作業指示 A — オープンソースに関する対談の中で発言している人物の名前をすべて挙げてください。
作業指示 B — オープンソースに関する対談を、最後の発言の後から書き継いでください。

提供テキスト —
横溝:すごいですね…。アカツキさんのような企業が増えると、日本のIT産業のレベルがもっと高まると思います。

少し違った側面から質問をしたいのですが、上場企業として、オープンソースへの取り組みに関しては何らかのリスク管理などはされているのでしょうか?

湯前:最低限のセーフティーネットは敷いています。法務と話をして、「バグ改修などであれば、特許侵害にはなり得ないよね」「既存のソフトウェアの使い勝手を改善したくらいなら、侵害にはならないよね」などとすり合わせたり。

ただ基本はアカツキとしてではなく、個人として出してもらっているので、裁量に任されているイメージです。個人として活動してもらっているからこそ、その人の成果になりますし、会社の評価に縛られずに活動出来るのはメリットだと感じています。

関山:会社によっては、「個人で勝手に取り組まれてしまうと、ガバナンスが効かないから困る」「プレゼンスを上げるためにも、むしろ会社として取り組みたい」といったケースもあります。会社のポリシーや、オープンソース推進の目的を鑑みて、バランス良く関わり方を決めなければいけません。

「やりたい」気持ちで成り立っている。オープンソースコミュニティの、さらなる拡大に向けた課題とは?

横溝:BoostIOは3年ほど前から「Boostnote 」や「Prismy」といったオープンソース開発に取り組んできましたが、持続可能性やメンテナンスの引き継ぎなど、さまざまな課題が見えてきました。お二人の考える、オープンソースコミュニティの素晴らしさ、そして課題について教えていただけますか?

保存データ —
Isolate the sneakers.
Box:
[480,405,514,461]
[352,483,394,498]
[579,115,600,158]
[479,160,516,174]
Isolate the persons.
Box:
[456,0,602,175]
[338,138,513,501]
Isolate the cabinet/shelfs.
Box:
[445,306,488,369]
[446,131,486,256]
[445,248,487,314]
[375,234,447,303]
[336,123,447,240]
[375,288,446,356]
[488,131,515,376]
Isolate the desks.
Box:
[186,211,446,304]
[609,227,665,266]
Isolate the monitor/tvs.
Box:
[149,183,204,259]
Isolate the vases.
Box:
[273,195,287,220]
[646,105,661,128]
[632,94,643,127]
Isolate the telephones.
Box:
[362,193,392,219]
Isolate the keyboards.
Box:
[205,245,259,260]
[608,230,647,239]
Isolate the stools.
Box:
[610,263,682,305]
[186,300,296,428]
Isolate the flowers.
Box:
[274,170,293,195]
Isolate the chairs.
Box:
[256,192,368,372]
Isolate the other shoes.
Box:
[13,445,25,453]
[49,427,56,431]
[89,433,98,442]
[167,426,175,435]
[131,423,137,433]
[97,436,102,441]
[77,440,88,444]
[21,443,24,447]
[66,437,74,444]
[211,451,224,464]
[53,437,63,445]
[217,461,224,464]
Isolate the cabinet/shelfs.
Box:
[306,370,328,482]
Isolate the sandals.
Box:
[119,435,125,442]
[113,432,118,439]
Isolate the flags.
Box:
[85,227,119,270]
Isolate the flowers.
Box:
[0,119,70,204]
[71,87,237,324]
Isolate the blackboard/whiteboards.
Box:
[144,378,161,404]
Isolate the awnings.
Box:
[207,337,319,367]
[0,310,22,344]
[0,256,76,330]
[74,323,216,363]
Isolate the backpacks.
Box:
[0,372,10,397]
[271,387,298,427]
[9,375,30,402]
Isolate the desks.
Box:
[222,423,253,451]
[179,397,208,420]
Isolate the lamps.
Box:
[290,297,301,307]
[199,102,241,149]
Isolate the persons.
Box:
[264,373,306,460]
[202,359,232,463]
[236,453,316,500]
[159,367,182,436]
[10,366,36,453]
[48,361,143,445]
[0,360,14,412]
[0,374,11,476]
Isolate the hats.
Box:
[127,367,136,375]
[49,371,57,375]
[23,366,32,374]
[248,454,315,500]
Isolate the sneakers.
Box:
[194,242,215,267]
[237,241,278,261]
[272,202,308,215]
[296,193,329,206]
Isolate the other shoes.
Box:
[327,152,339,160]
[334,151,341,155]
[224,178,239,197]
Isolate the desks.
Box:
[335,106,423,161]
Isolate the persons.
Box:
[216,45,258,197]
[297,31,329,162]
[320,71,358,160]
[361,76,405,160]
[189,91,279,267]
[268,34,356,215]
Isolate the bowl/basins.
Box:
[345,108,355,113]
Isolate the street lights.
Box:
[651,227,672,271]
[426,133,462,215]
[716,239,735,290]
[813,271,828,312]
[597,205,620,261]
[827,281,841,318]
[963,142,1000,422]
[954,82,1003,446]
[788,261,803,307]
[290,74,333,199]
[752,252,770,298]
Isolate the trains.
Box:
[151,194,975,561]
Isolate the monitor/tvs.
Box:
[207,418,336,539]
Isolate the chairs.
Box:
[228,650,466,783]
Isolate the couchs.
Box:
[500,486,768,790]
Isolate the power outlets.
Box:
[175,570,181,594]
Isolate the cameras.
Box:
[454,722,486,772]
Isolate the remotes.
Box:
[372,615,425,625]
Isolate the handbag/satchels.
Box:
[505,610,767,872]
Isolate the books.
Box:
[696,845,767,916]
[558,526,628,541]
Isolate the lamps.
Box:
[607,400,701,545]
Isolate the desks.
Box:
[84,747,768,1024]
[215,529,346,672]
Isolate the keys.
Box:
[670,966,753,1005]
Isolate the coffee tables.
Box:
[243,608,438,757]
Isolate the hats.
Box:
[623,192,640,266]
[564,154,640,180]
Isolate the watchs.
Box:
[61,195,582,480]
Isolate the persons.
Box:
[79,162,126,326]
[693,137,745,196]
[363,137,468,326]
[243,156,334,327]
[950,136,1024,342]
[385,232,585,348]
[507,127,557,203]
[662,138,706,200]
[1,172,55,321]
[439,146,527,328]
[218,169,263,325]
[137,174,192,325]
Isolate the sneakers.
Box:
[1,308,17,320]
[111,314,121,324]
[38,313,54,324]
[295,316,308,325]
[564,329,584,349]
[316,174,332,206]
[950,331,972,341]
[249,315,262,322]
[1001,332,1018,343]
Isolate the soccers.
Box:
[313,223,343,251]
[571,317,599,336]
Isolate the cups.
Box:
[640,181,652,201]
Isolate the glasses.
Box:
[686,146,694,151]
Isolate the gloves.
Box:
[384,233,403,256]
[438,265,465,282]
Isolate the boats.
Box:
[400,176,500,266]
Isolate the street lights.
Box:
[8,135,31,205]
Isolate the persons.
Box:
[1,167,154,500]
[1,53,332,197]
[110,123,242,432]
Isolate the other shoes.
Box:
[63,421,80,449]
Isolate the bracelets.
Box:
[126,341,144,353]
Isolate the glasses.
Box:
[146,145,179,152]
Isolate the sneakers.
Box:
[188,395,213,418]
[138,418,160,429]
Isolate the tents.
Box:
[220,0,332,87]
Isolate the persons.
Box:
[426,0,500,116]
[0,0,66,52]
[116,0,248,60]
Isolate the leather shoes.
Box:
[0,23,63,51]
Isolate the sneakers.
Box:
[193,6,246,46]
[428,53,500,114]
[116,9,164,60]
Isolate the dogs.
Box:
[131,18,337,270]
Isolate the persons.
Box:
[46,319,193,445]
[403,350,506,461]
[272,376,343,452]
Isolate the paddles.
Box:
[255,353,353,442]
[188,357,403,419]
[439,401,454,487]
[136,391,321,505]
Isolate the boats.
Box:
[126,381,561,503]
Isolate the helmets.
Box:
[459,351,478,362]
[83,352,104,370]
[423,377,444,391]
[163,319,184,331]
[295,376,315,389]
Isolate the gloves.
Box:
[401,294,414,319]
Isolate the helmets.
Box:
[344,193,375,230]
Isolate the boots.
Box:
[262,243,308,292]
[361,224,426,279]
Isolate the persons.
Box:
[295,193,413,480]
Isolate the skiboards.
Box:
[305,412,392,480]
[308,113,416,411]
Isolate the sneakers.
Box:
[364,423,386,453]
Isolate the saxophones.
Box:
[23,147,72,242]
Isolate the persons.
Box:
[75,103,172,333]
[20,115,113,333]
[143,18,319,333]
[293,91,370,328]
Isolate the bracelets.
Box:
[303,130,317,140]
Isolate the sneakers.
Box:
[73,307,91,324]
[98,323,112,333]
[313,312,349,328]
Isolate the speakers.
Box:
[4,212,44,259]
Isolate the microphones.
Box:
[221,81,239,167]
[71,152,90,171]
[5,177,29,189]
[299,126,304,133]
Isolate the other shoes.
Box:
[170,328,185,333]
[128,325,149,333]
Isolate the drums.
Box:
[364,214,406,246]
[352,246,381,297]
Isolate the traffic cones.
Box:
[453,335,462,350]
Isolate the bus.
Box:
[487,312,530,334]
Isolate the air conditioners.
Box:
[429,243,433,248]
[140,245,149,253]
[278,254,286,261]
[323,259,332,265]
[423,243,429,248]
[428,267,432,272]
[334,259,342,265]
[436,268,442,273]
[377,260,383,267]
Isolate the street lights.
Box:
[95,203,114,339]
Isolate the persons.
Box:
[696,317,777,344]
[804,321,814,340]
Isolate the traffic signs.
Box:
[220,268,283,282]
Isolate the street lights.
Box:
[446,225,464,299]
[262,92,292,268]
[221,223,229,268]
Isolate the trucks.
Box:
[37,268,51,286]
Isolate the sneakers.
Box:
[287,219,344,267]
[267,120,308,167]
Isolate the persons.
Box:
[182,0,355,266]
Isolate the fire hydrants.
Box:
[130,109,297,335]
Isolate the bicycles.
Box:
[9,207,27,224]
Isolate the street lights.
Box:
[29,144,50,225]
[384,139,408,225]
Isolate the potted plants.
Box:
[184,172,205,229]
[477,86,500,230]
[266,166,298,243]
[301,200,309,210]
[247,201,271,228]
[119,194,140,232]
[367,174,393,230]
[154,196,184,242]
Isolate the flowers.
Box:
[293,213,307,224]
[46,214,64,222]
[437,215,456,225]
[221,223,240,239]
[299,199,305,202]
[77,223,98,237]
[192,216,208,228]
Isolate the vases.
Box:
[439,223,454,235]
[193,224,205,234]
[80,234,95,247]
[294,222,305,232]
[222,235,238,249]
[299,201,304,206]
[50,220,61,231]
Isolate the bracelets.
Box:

実行結果 A — 横溝、湯前、関山

実行結果 B —
湯前:オープンソースは、「やりたい」気持ちで成り立っている点が素敵だと思います。誰かの指示ではなく、自分たちが使っていくうえで感じた「もっと機能を追加したい」「クオリティを上げたい」「メンテナンスが悪くなりそうだから、クリーンアップしたい」といった気持ちを、みんなで実現していくのは素晴らしいですよね。

湯前:一方で、誰の指示も受けないがゆえに、メンテナンスが不足すると使われなくなってしまう点は課題に感じています。更新頻度が高いと不安定に見えるかもしれませんが、駒の回転が止まると安定が崩れるのと同じように、動きが止まってしまう方が不安定になります。「最後の更新が3年前」といった状況だと、誰も使わなくなってしまう。一度止まってしまうと二度と進むことはない、もしくは誰かがひっそりとメンテナンスせずに使うことになってしまうのは、非常にもったいないと思います。

関山:メリットは果てしなく大きいですよね。そもそも我々が作っているプロダクトは、オープンソースがないと絶対に成り立たないですし、もはやオープンソースなしの世界は考えられません。また人びとの善意で出来上がっている点も素晴らしいです。

ただし速度についていくことが求められる世界ゆえに、メンテナンスに飽きてしまうとプロジェクトが止まってしまうのは、課題だと思っています。たとえばRubyでプログラムを書いていたとして、Rubyがアップデートされた瞬間、その更新に追従するコストが発生します。「止まった時点で終わり」の世界を属人的に維持していくのは限界があるので、継続性を担保するための方法は考えていかなければいけません。

横溝:本当におっしゃる通りです。バージョンが変わったりする度に学び続けないといけないのは大変ですよね。その点が面白くもあるのですが。

それほどキャッチアップが大変であるにも関わらず、オープンソース開発者はまだまだ企業内で適正に評価されていないと感じています。評価を高めるために、企業はどう変わっていくべきだと思いますか?

湯前:難しいですよね。そもそも一定の資金的余裕がないと、オープンソース活動にリソースを割くのは難しいので、まずは企業として“稼ぐ”ことも大切です。稼いで初めて、オープンソース活動に取り組む余裕が生まれると思います。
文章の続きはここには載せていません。